**Work instruction 1**.
Transcribe everything in the comments on the Fort Worth diocese ruling from "Dear Father Smith" down to "lawyer discipline cases.".
**Work instruction 2**.
In the comments on the Fort Worth diocese ruling, what year was the Supreme Court case involving Texas that Tobias Haller cites?
**Work instruction 3**.
Pick up the comments on the Fort Worth diocese ruling after their last sentence and keep writing.

The real significance of the ruling is unclear. It was useful to look at the proposed order and see how the judge altered it. Clearly the judge thinks the lawyers in question represent someone who is a party to the suit. If not, then the pleading would have been struck.

It really looks like a null ruling. Iker's diocese didn't get the suit squashed which the real point of the motion they made. But the plaintiffs are on notice that they will still have to establish that they are the proper legal successors of the Episcopal Diocese of Fort Worth.

Posted by: ruidh on Friday, 18 September 2009 at 9:12am BST

Mr Iker seems to have the bit between his teeth. However, the only definitive ruling made by the judge would appear to be that TEC may proceed with its case against Mr Iker and his friends. Do I read that correctly? The US legal system seems a little confusing to an outsider.

Posted by: Father Ron Smith on Friday, 18 September 2009 at 11:41am BST

Upon what, other than earnest desire, are the beliefs of the So Cone authors and Bishop Iker based, re the notion that the Judge "ruled" or "recognized" that the Constitution and Canons of TEC do not prohibit diocesan withdrawal?

As a matter of fact, that is true, so far as it goes: there is no explicit reference in the C&C of TEC that prohibits a domestic diocese becoming independent. That does not, however, mean that it is possible. The US Constitution is similarly silent on the subject, and the Supreme Court ruled in a case (74 U.S. 700 (1869)) involving, of all states, Texas, that silence in this case does not indicate consent, as the whole tenor of the Constitution is about the creation of a Union -- language and tenor shared by the Constitution of TEC. No doubt the judge is aware of this particular aspect of Texan and US history.

Posted by: Tobias Haller on Friday, 18 September 2009 at 6:22pm BST

The submitted deposition testimony of Prof Bruce Mullin - to the diocese leave-taking point and more - can be accessed by a link at Mark Harris Blog:

See: http://anglicanfuture.blogspot.com/

Look for the Mullin on Polity post, then the HERE link that takes a reader to a full Google document of the court deposition. Must reading for anybody constantly hearing the spin doctoring of Iker and realignment company.

Of course it's Texas; maybe anything could happen in the case? Their governor just heehawed about the state leaving the union.

Posted by: drdanfee on Friday, 18 September 2009 at 8:28pm BST

Dear Father Smith and All:

I appreciate your confusion. For the record, I am an attorney licensed to practice in all California state courts, and all federal courts in CA, and the federal district courts of Arizona.

First, each state has its own state court system, consisting of one or more trial courts, one or more intermediate appellate court to which generally there is a right of appeal from a trial court judgment (itself a term of art), and a highest court, often, but not always, referred to as the state's Supreme Court, to which a right of appeal from a decision of a court of appeal usually does not exist. State Supreme Court review is usually discretionary, except, for ex., in CA, for death penalty cases and lawyer discipline cases.

**Data section**.
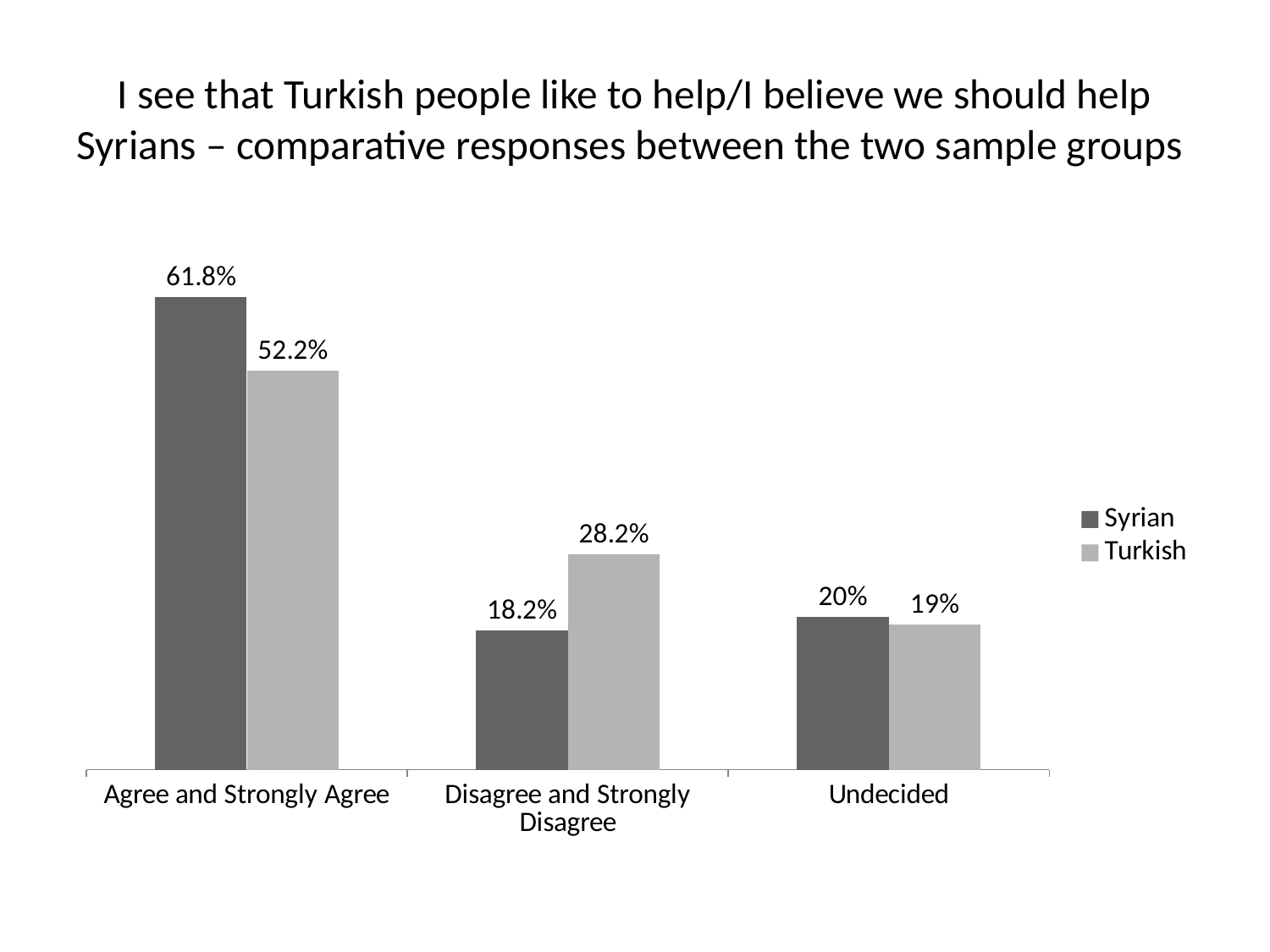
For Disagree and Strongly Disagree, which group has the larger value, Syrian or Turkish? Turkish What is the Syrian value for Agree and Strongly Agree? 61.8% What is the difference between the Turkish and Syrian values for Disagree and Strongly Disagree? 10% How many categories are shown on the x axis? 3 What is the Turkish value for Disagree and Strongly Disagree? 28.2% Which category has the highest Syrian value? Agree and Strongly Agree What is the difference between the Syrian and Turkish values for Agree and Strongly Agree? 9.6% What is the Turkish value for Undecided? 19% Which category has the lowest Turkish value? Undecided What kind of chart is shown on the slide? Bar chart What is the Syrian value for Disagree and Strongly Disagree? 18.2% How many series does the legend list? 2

**Task answer 1**.
Dear Father Smith and All:

I appreciate your confusion. For the record, I am an attorney licensed to practice in all California state courts, and all federal courts in CA, and the federal district courts of Arizona.

First, each state has its own state court system, consisting of one or more trial courts, one or more intermediate appellate court to which generally there is a right of appeal from a trial court judgment (itself a term of art), and a highest court, often, but not always, referred to as the state's Supreme Court, to which a right of appeal from a decision of a court of appeal usually does not exist. State Supreme Court review is usually discretionary, except, for ex., in CA, for death penalty cases and lawyer discipline cases.

**Task answer 2**.
1869

**Task answer 3**.
The federal court system consists primarily of trial courts (district court for the district of [fill in the geographical blank] which are part of a judicial circuit (of which there are ten, each governed by its circuit court of appeals). Federal district courts are unlikely to hear church disputes, as they almost invariably involve questions of state law, even if some of those questions may depend on United States Supreme Court ("USSC") decisions.

There is no right of appeal to the USSC from decisions of any state appellate court, whether a court of appeal or of the highest state court. Review by the USSC is by petition for writ of certiorari, and is discretionary by the USSC. For example, St James Newport Beach has filed a certiorari petition with respect to the CA Supreme Court decision. In my considered opinion, it is dead on arrival. I have had access to and have read most of the briefing in that case at the appellate level, and have reason to hold the opinion I do.

The St James case went to the court of appeal on a frankly, stupid and ill considered decision by an Orange County Superior Court judge. Most people who visit here have seen what the court of appeal and CA supreme court did with that ruling.

Unfortunately, while there are many capable state court trial judges, there are many who, mainly for political reasons unrelated to any genuine qualification, reach the bench. It may well be that that's the case here. If that proves to be the case, then it will just be a more protracted judicial process involving an appeal.

Posted by: Richard Zevnik on Friday, 18 September 2009 at 9:35pm BST

Thank you, Richard for your clear assessment of the legal situation obtaining in the U.S. Courts. It would appear that, perhaps like other national justice systems - e.g. Zimbabwe - there could be local political influences brought to bear on judicial outcomes. However, as evidenced below, in a submission quoted on the 'Stand Firm' website it would seem that there is a 'let-out' clause allowing local determination on religious cases to be based on either 'deferential' or non-deferential considerations. My question here would be: "Is it entirely up to the local judge as to whether the 'deferential' clause may be brought into play"?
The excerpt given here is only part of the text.